[SOURCE DATA]
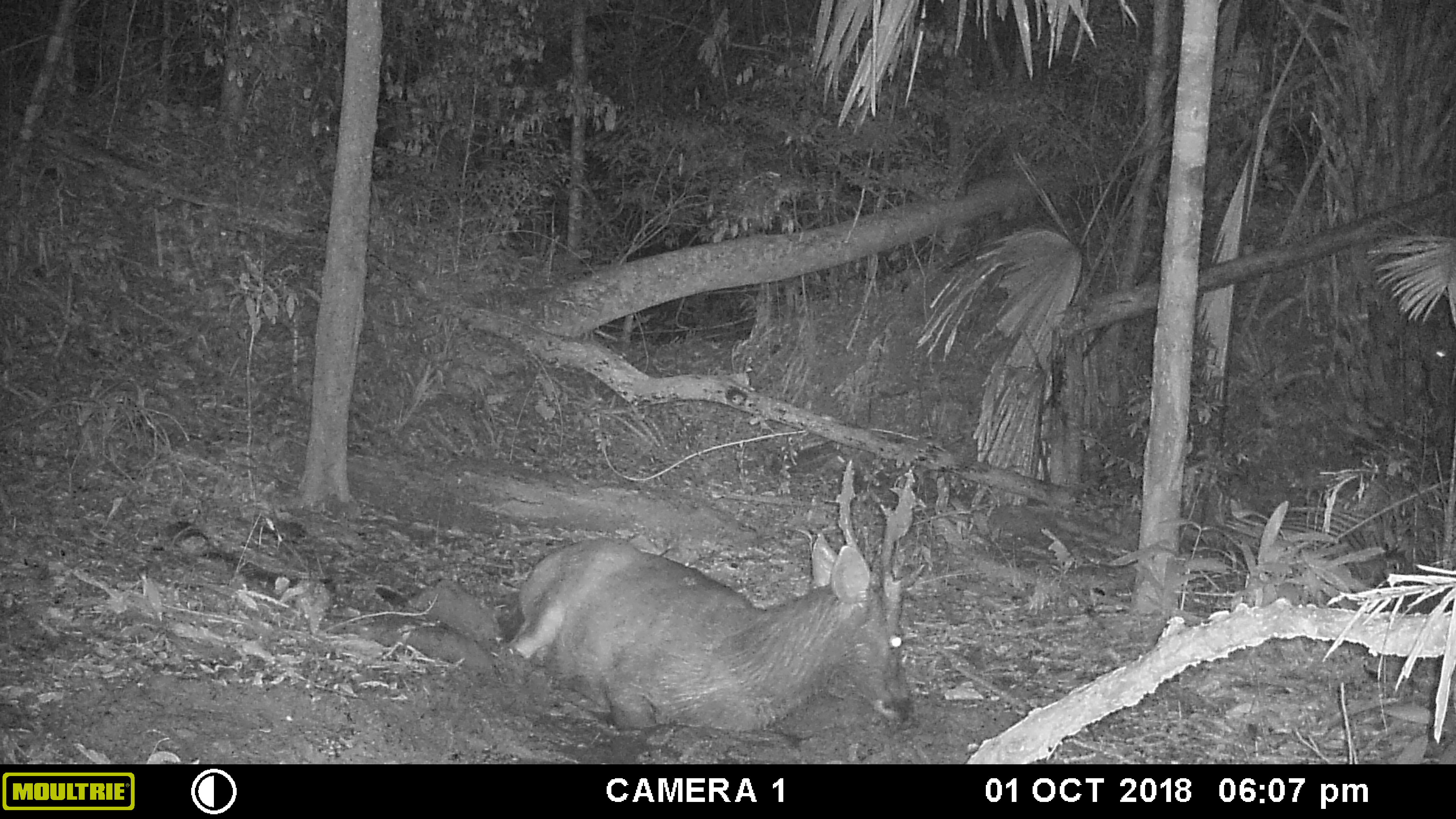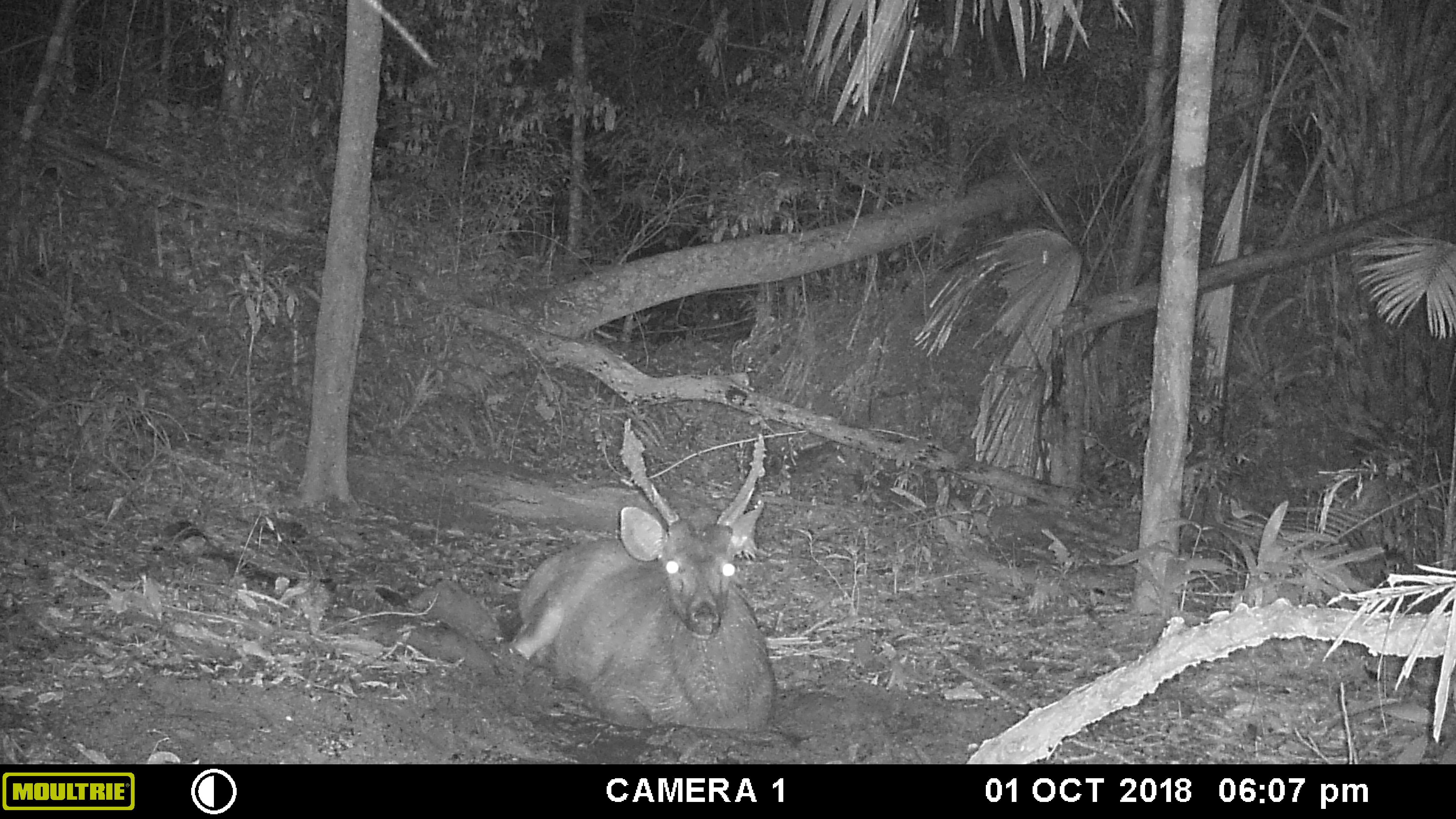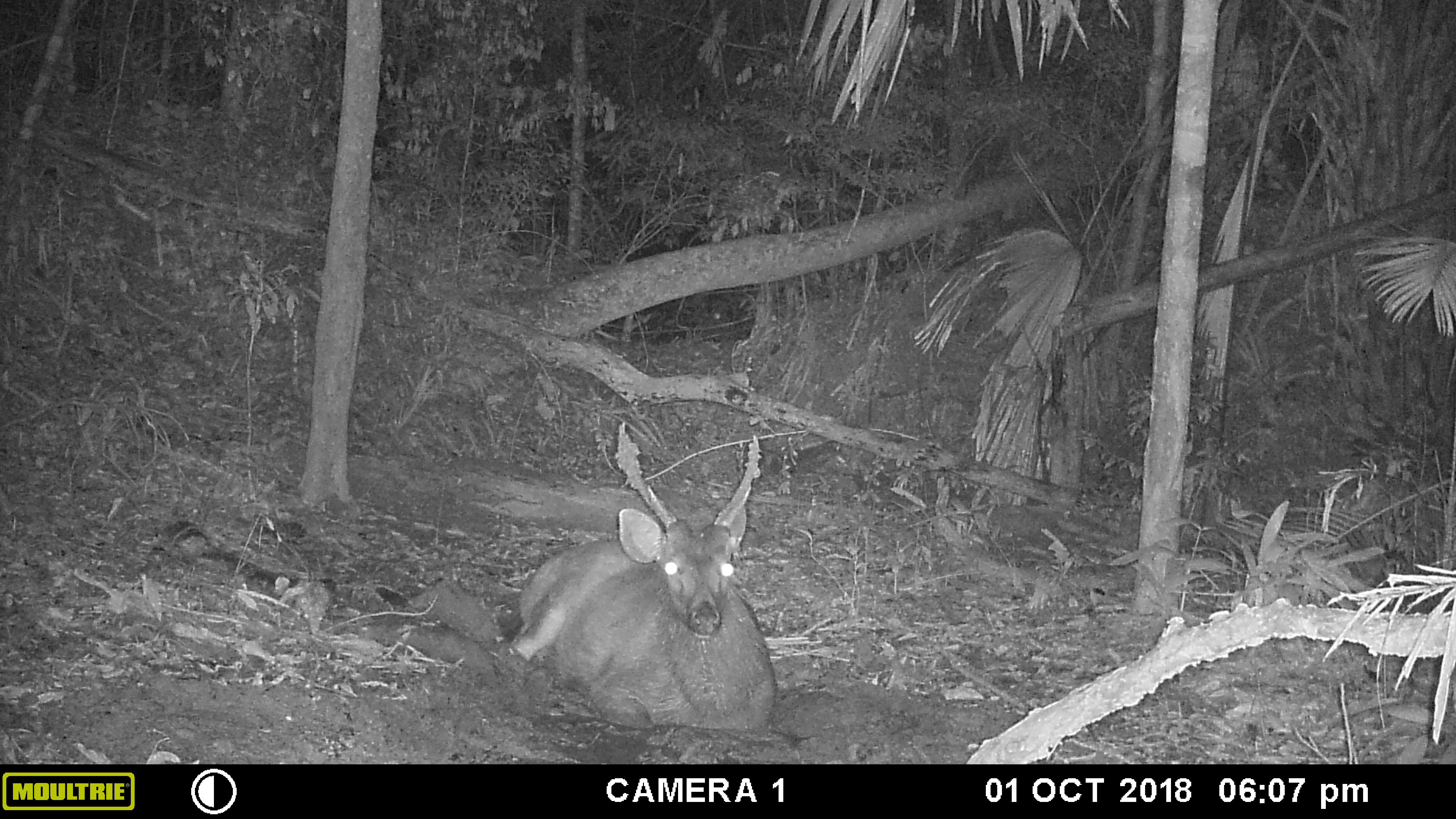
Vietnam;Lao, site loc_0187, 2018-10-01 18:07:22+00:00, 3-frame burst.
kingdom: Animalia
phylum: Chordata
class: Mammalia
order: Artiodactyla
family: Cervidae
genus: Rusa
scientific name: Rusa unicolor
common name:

[WHAT YOU HAVE TO DO]
Transcribe every line from the records above without alteration, and leave out the images.

[RESPONSE FOR THIS EXERCISE]
Vietnam;Lao, site loc_0187, 2018-10-01 18:07:22+00:00, 3-frame burst.
kingdom: Animalia
phylum: Chordata
class: Mammalia
order: Artiodactyla
family: Cervidae
genus: Rusa
scientific name: Rusa unicolor
common name:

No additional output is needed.